Discharging Debt in Indianapolis
Affordable Bankruptcy Lawyers Serving Greenwood & Muncie
Bankruptcy has many advantages for people who are facing extensive amounts of stress from attempts at debt collection. For most individuals, the main goal of bankruptcy is to discharge debt to end creditor harassment and become financially sound. Discharge means that your debts are forgiven and eliminated, but you might be required to recognize the income for tax purposes.
Bankruptcy discharges release the debtor from liability to pay back the majority of his or her debts. People who file for bankruptcy may view it as a daunting task, but most individuals are released from anxiety once their debts are eliminated. Feel free to speak with our Indianapolis bankruptcy lawyers today to find out how your debts can be discharged!
Debt Discharge Through Bankruptcy
In order for debtors to obtain a fresh financial start, they must determine what the best option is for their circumstances. Individuals who file for bankruptcy immediately recognize the benefits of this action.
Advantages of debt discharge include:
- Ability to get a car loan
- Refinancing of a mortgage
- Ceasing of a foreclosure process
- Cancellation of collection actions
After receiving a bankruptcy discharge order, filers will also be able to receive credit card offers to begin rebuilding their credit.

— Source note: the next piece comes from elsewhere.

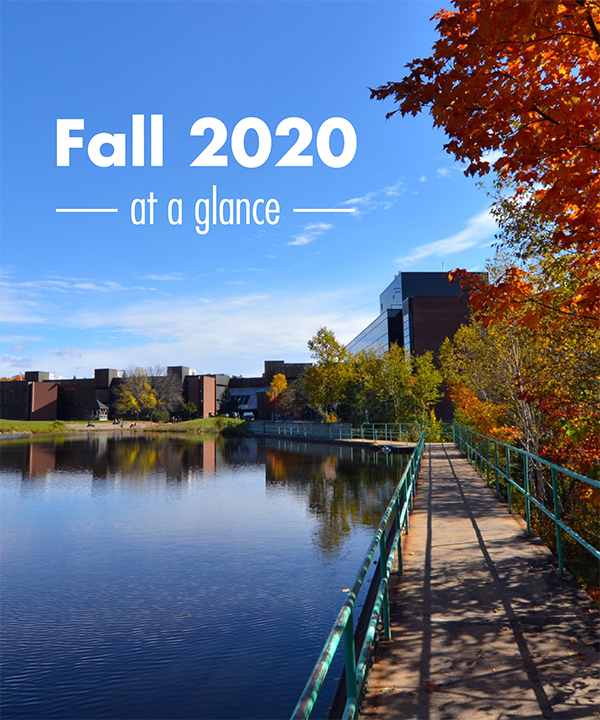 Fall 2020 At A Glance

Although most debts can be eliminated, some are not dischargeable. Some of the debts that cannot be discharged include student loans, child support, alimony, as well as federal, state, and local taxes. The timing of a discharge will largely depend on the chapter of bankruptcy you choose. At the end of a Chapter 7 bankruptcy, most dischargeable debts are eliminated.
Under a Chapter 13 bankruptcy, the discharge can take place after the debtor has promptly made payments ordered by the court. Keep in mind, however, that debtors will be responsible for any debts that are acquired after filing and before receiving a discharge. Also, the court can deny a discharge under either bankruptcy chapter if the debtor failed to complete the mandatory instructional course on financial management.